Walking through the Kino International you cannot help but to soak up the Communist era feeling that has been preserved and delicately upgraded with LED lights and other discreet touches. The western make of the concessions on offer and the modern point-of-sale are the only give-aways that we are not still in the time of repression and paranoia, as depicted in “The Lives of Others”. One can quite easily imagine oneself a Party Bigwig having a drink with Manfred Krug, Erwin Geschonneck or other DEFA stars of those days.
The velvet seats are comfortable and both the sound and picture are of the highest possible quality, having been upgraded to digital and with no less attention paid on the standard of the equipment behind the scenes than the interior. Yorck might not have been the first chain to go digital in Germany, but still maintain a quality of presentation that is exemplary.
Smaller distributors sometimes grumble about the strong grip that Yorck exerts on the independent and art-house market in Berlin, sometimes, it is alleged, at the expense of programming of smaller independent cinemas. However it also guarantees solid programming of the best art-house fare, even as nominally art-house operators like Picturehouse and Everyman in the United Kingdom increasingly also program the latest James Bond and Star Wars installments. On my visit it was “Vor der Morgenröt” about author Stefan Zweig’s exile in the Americas, playing in its third week.
Each film is preceded by trailers for operas and classical music concerts. Not event cinema live projections of these, mind you, but the actual events themselves. This is the power of programming a network of 11 premiere art-house screens in one of the main cultural capitals of Europe. The film had a good turn out, even for an art-house hit, given that it was the middle of the week, several weeks into its run.

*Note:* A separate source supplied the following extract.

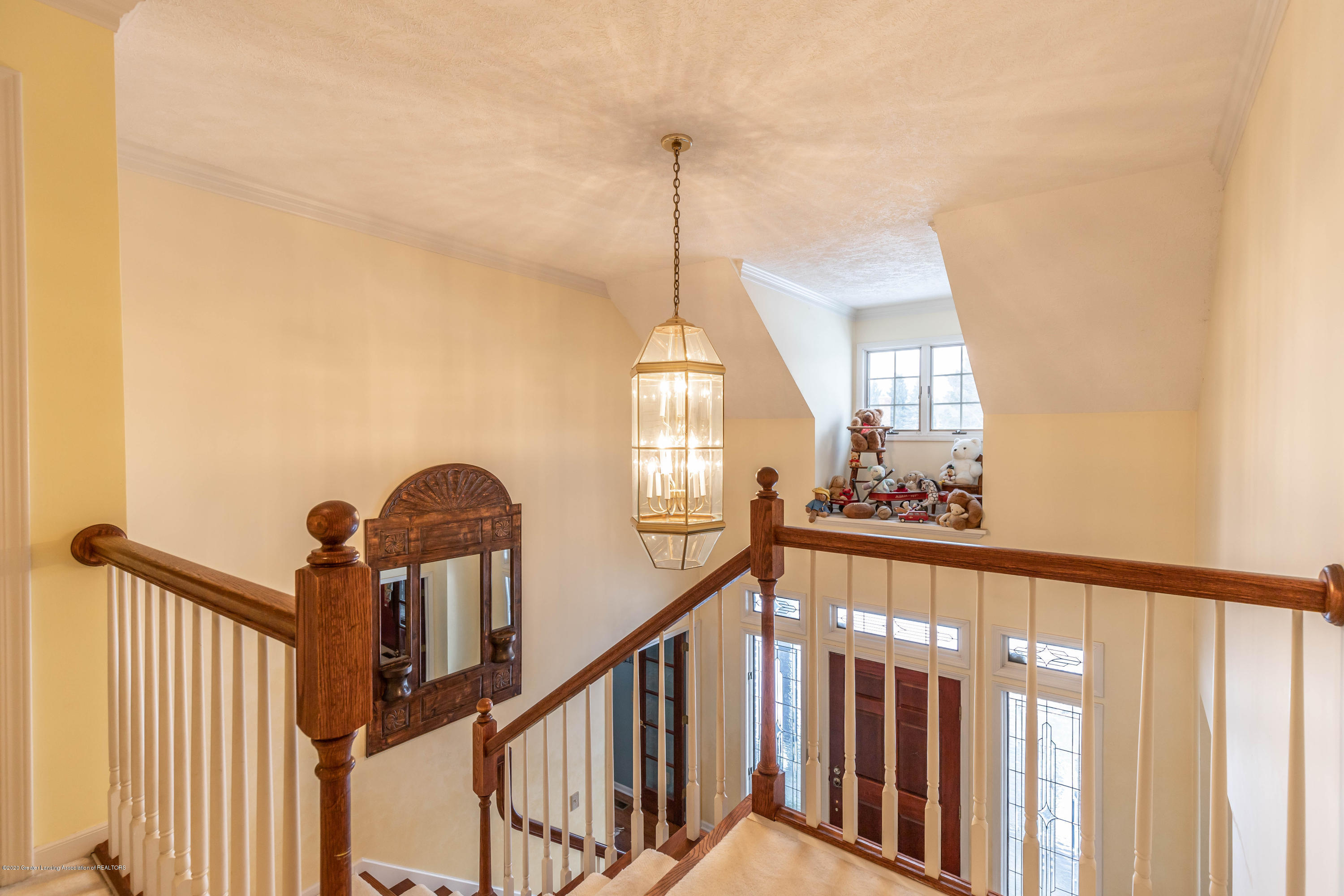 2125 White Owl Way - 2 Story Entry - 26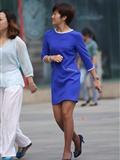 [户外街*拍] 2013.11.29 短发蓝裙咖啡色丝 袜精干女孩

Kino International is obviously keen to protect its image – hence the draconian ‘no photography’ blanket ban. But for all its retro ‘Verboten’ inclinations, it cannot also help being part of the anarchic and bohemian alternative Berlin. After the film we did not stay for a drink but headed across the road to the no-less retro Babette Bar, which used to be a cosmetic shop in GDR days, but today is a trendy hangout for the hipsters of the Friedrichshain neighbourhood.
At the end of the evening we managed to successfully smuggle our digital camera roll, concealed inside a ‘mobile telephone’, past the Checkpoint Charlie museum in Mitte and back into western Berlin to share with you this Crown Jewel of a cinema on the other side.